The research from the investment platform Interactive Investor found that helping grown-up kids with the cost of university education was more popular than contributing to a deposit for a home.

Other ways parents support their children financially include allowing them to stay at home rent-free, with 50% of respondents saying they are doing this.

Parents are also buying cars for their children or helping them with car-related expenses, with 46% of respondents chipping in this way.

More than a quarter of parents said they have contributed to a savings account for their children, with 23% paying towards an Individual Savings Account (ISA) for their adult child.

A less popular choice, albeit still something done by one in 10 parents, was paying into a pension for their adult children. Non-financial assistance included helping with childcare.

Becky O’Connor, Head of Pensions and Savings at Interactive Investor, said:

“There is a lot of attention given to how the Bank of Mum and Dad can help with buying a first home, but this unofficial institution is busy in many other areas of financial support for adult children, too. More than half of respondents had helped with their adult children’s university costs and allowed them to stay at home, rent-free. A large proportion had also helped with car costs, as well as house deposits. The high percentage of older people helping out their adult children reflects a depressing reality: that it is difficult, if not impossible, to manage these life milestones without any parental help. The poll suggests that the younger generation is strained financially, dependent on their parents for many ‘big ticket’ costs that would be beyond their ability to save for.

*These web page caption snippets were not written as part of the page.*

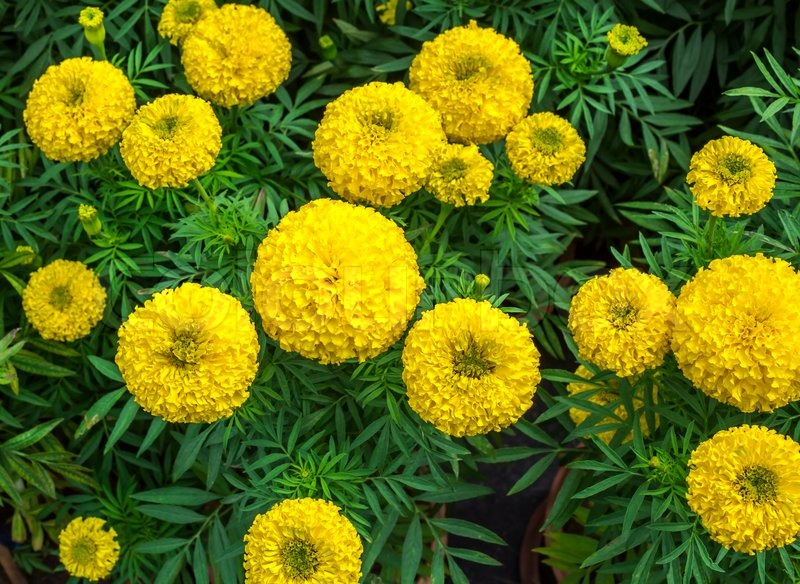 7846613-yellow-marigold-flowers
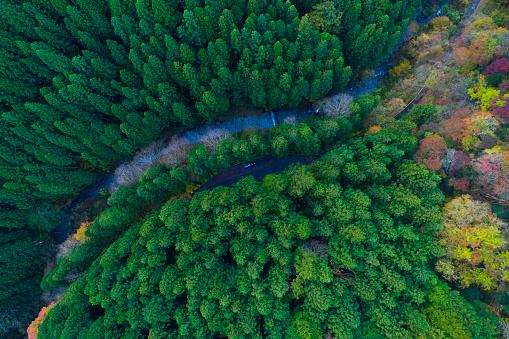 Valley「forest from bird's eye view.」:スマホ壁紙(9)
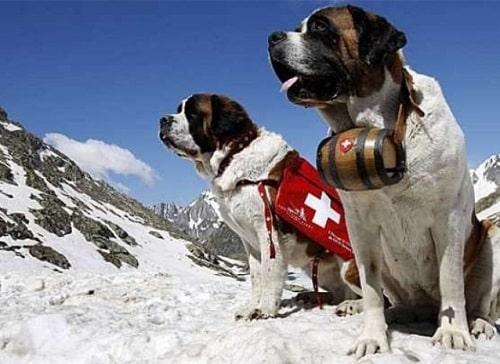 سگ بلادهوند (Bloodhound)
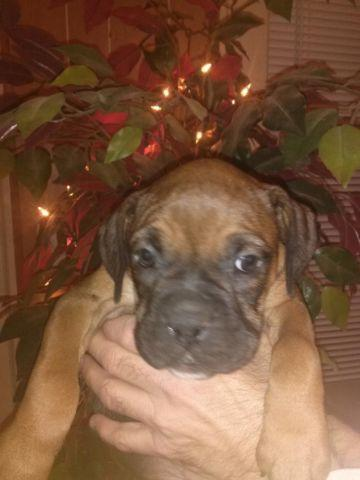 Full Blooded Boxer Puppies For Sale In Griffin Georgia Classified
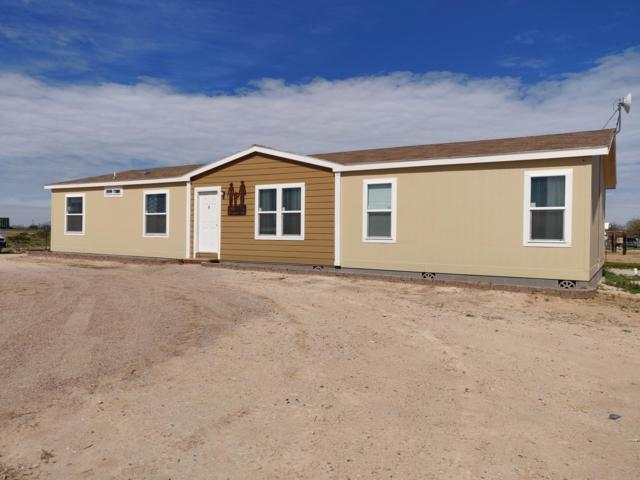 1534 S 365TH Avenue, Tonopah, AZ 85354 (MLS #5890412) :: The Garcia Group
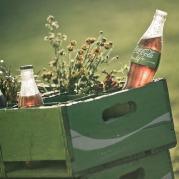 Coca-Cola Life 2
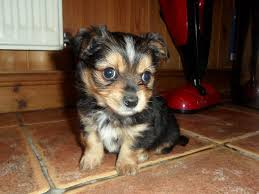 Non Shedding Small Dogs For Adoption by Chorkie Yorkie Chihuahua Mix Info Temperament Puppies Pictures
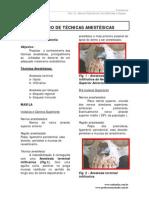 rot_anestesia.pdf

“Parents have become the gatekeepers to their children’s adulthood; the wealth level of the previous generation ultimately determining which milestones are achievable and which are not. That’s just those whose parents are able to help, of course. The scale of the assistance also demonstrates how the odds are stacked against those whose parents can’t help when it comes to wealth accumulation. It’s an economic dependence that can have practical and emotional consequences, both for the parents, who may not have foreseen having to support their children quite so far into adulthood, and for the children, who may want to be financially independent, but find they cannot yet manage it. It also has social consequences, for instance, through young adults delaying having children or choosing not to go to university.

“Among those parents who are able to help, it’s heartening to see payments into pensions and ISAs feature among the responses – a recognition that there are other ways to assist beyond leg-ups onto the property ladder and where the rewards might not be reaped for decades to come. A pension top-up, though perhaps less welcome than a lump sum that can be used in the here and now, could be extremely valuable one day.”

While parental generosity is to be applauded, you must factor any gifts or financial support into your Financial Plan to ensure they are affordable in the long term.